> _Given material_:
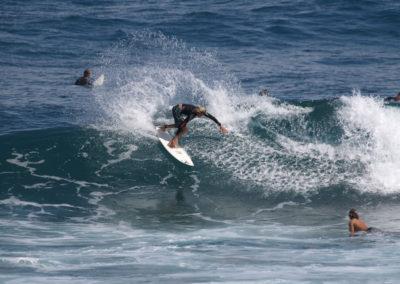 24_Surfing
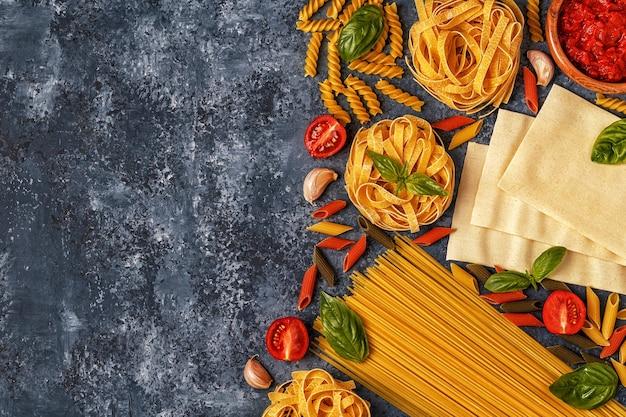 Fond de cuisine italienne avec des pâtes, des épices et des légumes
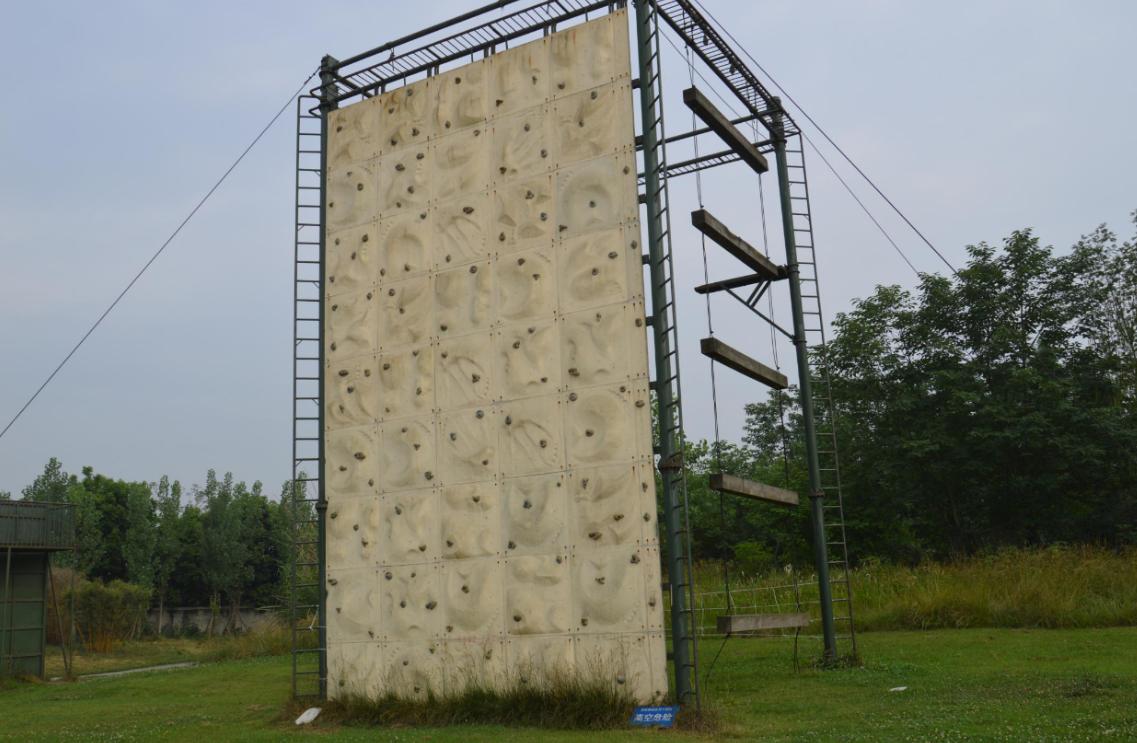 户外高空拓展装备 青少年军事夏令营价格 成都军时文化传播有限公司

> _Task brief_: Ignoring the pictures, write out word for word only the lines from the one containing "Fond de cuisine" through the last line of the data, both ends included.

> _Written answer_:
 Fond de cuisine italienne avec des pâtes, des épices et des légumes
 户外高空拓展装备 青少年军事夏令营价格 成都军时文化传播有限公司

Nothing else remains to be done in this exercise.